RECORDS SUPPLIED:
━━━

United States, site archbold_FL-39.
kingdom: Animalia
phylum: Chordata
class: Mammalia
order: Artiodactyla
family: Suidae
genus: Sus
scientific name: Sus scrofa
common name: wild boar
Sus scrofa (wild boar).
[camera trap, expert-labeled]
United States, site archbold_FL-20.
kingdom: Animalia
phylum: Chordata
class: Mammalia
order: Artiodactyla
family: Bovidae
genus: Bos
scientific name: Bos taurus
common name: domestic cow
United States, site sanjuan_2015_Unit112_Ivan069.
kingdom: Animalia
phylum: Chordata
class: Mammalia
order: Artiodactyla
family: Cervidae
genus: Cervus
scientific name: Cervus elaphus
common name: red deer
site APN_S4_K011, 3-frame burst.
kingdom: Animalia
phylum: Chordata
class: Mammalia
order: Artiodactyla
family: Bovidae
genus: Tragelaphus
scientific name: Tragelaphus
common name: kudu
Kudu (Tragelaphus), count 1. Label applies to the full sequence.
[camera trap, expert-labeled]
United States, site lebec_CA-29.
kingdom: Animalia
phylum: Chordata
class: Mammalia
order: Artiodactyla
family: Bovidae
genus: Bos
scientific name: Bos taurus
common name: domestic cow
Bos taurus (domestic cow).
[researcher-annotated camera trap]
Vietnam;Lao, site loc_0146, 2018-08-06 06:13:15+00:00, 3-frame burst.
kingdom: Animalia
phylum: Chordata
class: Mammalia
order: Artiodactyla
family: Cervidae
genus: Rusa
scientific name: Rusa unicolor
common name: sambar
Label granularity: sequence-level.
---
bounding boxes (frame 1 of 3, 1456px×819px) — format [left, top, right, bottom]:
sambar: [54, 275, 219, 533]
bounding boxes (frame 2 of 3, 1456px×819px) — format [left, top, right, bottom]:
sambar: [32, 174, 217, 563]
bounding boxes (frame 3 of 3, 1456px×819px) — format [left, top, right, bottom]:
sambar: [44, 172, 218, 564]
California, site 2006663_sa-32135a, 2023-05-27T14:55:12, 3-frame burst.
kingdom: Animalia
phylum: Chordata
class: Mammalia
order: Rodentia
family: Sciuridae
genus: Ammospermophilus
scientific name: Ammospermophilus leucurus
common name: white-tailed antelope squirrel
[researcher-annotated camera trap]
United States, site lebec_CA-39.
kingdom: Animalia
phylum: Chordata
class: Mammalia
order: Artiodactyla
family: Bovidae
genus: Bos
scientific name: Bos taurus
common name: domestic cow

━━━

EXERCISE: Report back each line in the material above that contains the string "burst".

ANSWER FOR THIS EXERCISE:
site APN_S4_K011, 3-frame burst.
Vietnam;Lao, site loc_0146, 2018-08-06 06:13:15+00:00, 3-frame burst.
California, site 2006663_sa-32135a, 2023-05-27T14:55:12, 3-frame burst.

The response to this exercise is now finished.